Perhaps the majority is correct that the error which I perceive does not rise to the *179 level of fundamental error. However, because I would reverse Stewart's conviction for attempted murder, his sentence would necessarily be revised in accordance with a new trial upon that charge. In such circumstance, it would not be an imposition upon the judicial machinery to require the court to make a sufficient statement of aggravating and mitigating factors, if any. I believe that the Beasley rationale is not applicable to the present case. Under the scenario called for by my vote, the court should reconsider Stewart's sentences upon all convictions and provide a sufficient statement of aggravating and mitigating circumstances if the court were to decide to impose sentences other than presumptive sentences or to order the sentences to be served consecutively.

The denial of Stewart's Petition for Post-Conviction Relief should be affirmed with respect to his convictions for robbery and criminal confinement. The denial of the Petition for Post-Conviction Relief should be reversed as to the conviction for attempted murder, and the cause should be remanded with instructions to grant relief as to that count and to permit a new trial upon that charge. I would further order the court to reconsider the sentences on the robbery and criminal confinement in light of the outcome of a retrial, if any, upon the attempted murder charge, and in light of its obligation to state with some degree of specificity its reasons for enhancing a sentence or imposing consecutive sentences.

NOTES

[1] Generally, the effectiveness of appellate counsel is judged using the same standard of review as applied to trial counsel. Smith v. State (1987), Ind., 516 N.E.2d 1055, 1059. To prevail upon a claim of ineffective assistance of counsel, Stewart must demonstrate that (1) counsel's performance fell below an objective standard of reasonableness, and (2) a reasonable probability exists that but for counsel's inadequacies the result would have been different. Strickland v. Washington (1984), 466 U.S. 668, 104 S. Ct. 2052, 80 L. Ed. 2d 674.

This appeal presents an interesting question regarding the appropriate standard of review. In Baum v. State (1989), Ind., 533 N.E.2d 1200, our supreme court enunciated a different standard of reviewing post conviction counsel's effectiveness. If counsel appeared and represented the petitioner in a procedurally fair setting, then counsel is judged to be effective. Id. at 1291. In the present case, the first appeal was perfected by means of a belated motion to correct errors which is a post conviction remedy available under Post Conviction Remedy Rule 2. Therefore, it is unclear whether we are to be guided by the Strickland standard or the Baum standard in reviewing appellate counsel's performance. Without deciding the issue, we determine that appellate counsel's performance was effective even under the more stringent Strickland standard.

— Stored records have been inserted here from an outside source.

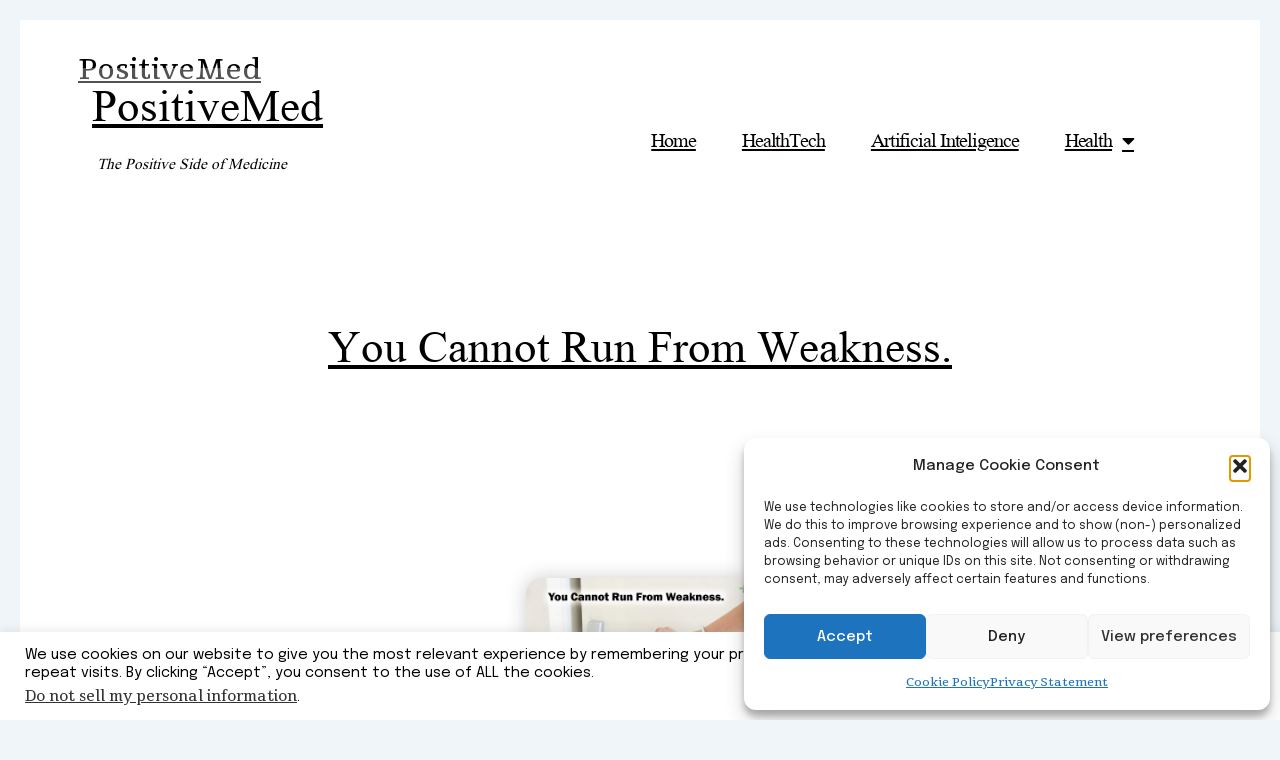

--- FILE ---
content_type: text/html; charset=utf-8
request_url: https://www.google.com/recaptcha/api2/aframe
body_size: 266
content:
<!DOCTYPE HTML><html><head><meta http-equiv="content-type" content="text/html; charset=UTF-8"></head><body><script nonce="Y9Ap9pvqIX3EIt6fVlyygw">/** Anti-fraud and anti-abuse applications only. See google.com/recaptcha */ try{var clients={'sodar':'https://pagead2.googlesyndication.com/pagead/sodar?'};window.addEventListener("message",function(a){try{if(a.source===window.parent){var b=JSON.parse(a.data);var c=clients[b['id']];if(c){var d=document.createElement('img');d.src=c+b['params']+'&rc='+(localStorage.getItem("rc::a")?sessionStorage.getItem("rc::b"):"");window.document.body.appendChild(d);sessionStorage.setItem("rc::e",parseInt(sessionStorage.getItem("rc::e")||0)+1);localStorage.setItem("rc::h",'1769268120777');}}}catch(b){}});window.parent.postMessage("_grecaptcha_ready", "*");}catch(b){}</script></body></html>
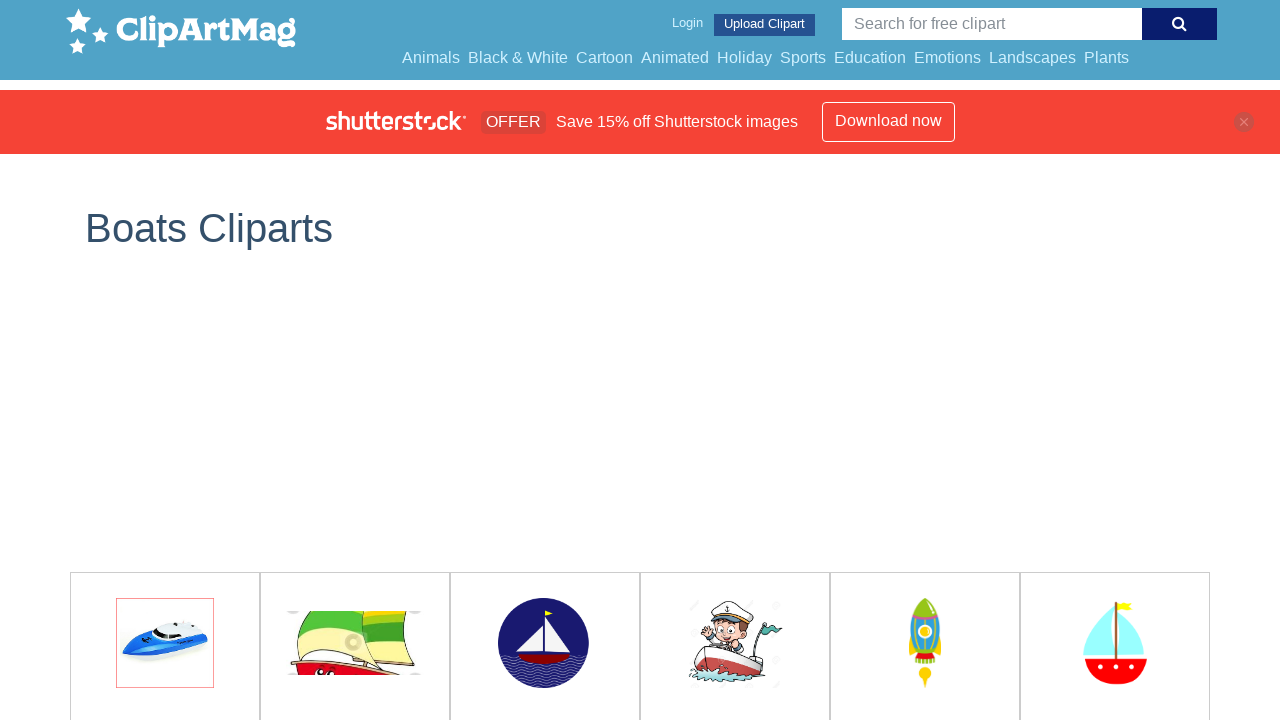

--- FILE ---
content_type: text/html; charset=utf-8
request_url: https://www.google.com/recaptcha/api2/aframe
body_size: 265
content:
<!DOCTYPE HTML><html><head><meta http-equiv="content-type" content="text/html; charset=UTF-8"></head><body><script nonce="oTpZbXwm0C-bRP22quygyw">/** Anti-fraud and anti-abuse applications only. See google.com/recaptcha */ try{var clients={'sodar':'https://pagead2.googlesyndication.com/pagead/sodar?'};window.addEventListener("message",function(a){try{if(a.source===window.parent){var b=JSON.parse(a.data);var c=clients[b['id']];if(c){var d=document.createElement('img');d.src=c+b['params']+'&rc='+(localStorage.getItem("rc::a")?sessionStorage.getItem("rc::b"):"");window.document.body.appendChild(d);sessionStorage.setItem("rc::e",parseInt(sessionStorage.getItem("rc::e")||0)+1);localStorage.setItem("rc::h",'1769193193518');}}}catch(b){}});window.parent.postMessage("_grecaptcha_ready", "*");}catch(b){}</script></body></html>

[2] We note that in Evans v. State (1986), Ind., 497 N.E.2d 919, 923-24 the court acknowledged that the statutory factor concerning the depreciating effect of imposing a reduced sentence has apparent application only when the court is considering imposing a reduced sentence. It held, however, the court could aggravate a sentence upon finding that failure to impose an enhanced sentence would depreciate the seriousness of the offense.

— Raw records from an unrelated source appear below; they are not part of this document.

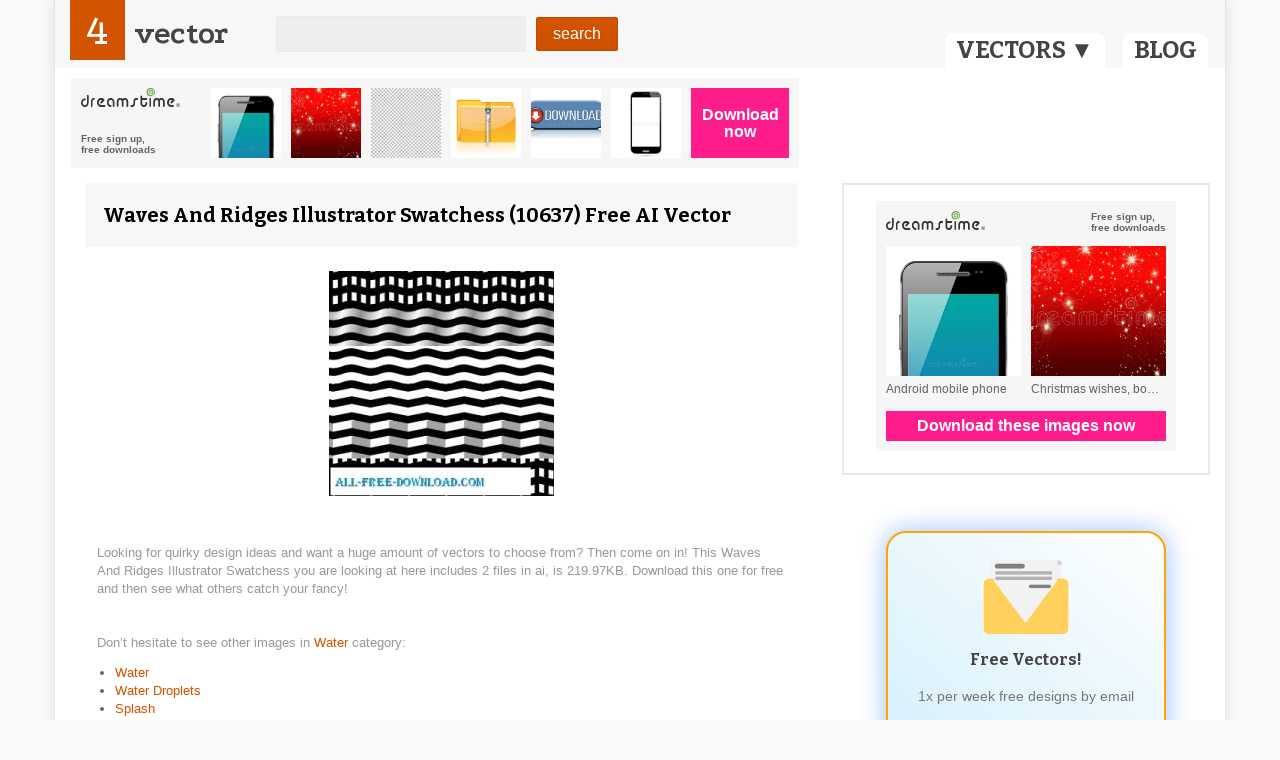

--- FILE ---
content_type: text/html; charset=UTF-8
request_url: https://dynb.dreamstime.com/?size=s300x250&background=light&search=waves%20ridges%20illustrator%20swatchess&type=context&username=onminiclip
body_size: 742
content:
<style>
* { -webkit-box-sizing: border-box; -moz-box-sizing: border-box; box-sizing: border-box; margin: 0; }
.banner { font-family: sans-serif; overflow: hidden; padding: 10px; }
.banner a { text-decoration: none; }
.banner__info { font-size: 0; }
.banner__info:after, .banner__info::before { content: " "; display: table; }
.banner__info:after { clear: both; }
.banner__logo { background-position: 0 0; background-repeat: no-repeat; background-size: 100% auto; display: block; float: left; }
.banner__slogan { cursor: default; float: right; font-weight: 700; }
.banner__list { font-size: 0; }
.banner-item { display: inline-block; vertical-align: top; }
.banner-item span { display: block; }
.banner-item__thumb { background-position: top center; background-repeat: no-repeat; background-size: cover; display: block; -webkit-transition: all 0.1s ease-in-out; transition: all 0.1s ease-in-out; width: 100%; }
.banner-item:hover .banner-item__thumb { opacity: 0.8; }
.banner-item__title { overflow: hidden; text-overflow: ellipsis; white-space: nowrap; }
.banner__btn { background-color: #FF1D8B; color: #fff; display: block; font-weight: 700; text-align: center; -webkit-transition: all 0.1s ease-in-out; transition: all 0.1s ease-in-out; }
.banner__btn:hover { background-color: #fd51a5; }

[1] With more than a slight degree of merit, the majority here indicates a view that the doctrine of "fundamental error" has been expanded in some respects so as to reverse convictions which should be affirmed. See Owens v. State (1986) 2nd Dist., Ind. App., 500 N.E.2d 756 (mere characterization by appellant of error as fundamental, does not trigger automatic review and reversal). Be that as it may, the error here has been clearly categorized by our Supreme Court as "fundamental" in the sense of requiring reversal. Jackson v. State (1989) Ind., 544 N.E.2d 853; Abdul-Wadood v. State (1988) Ind., 521 N.E.2d 1299; Smith v. State (1984) Ind., 459 N.E.2d 355.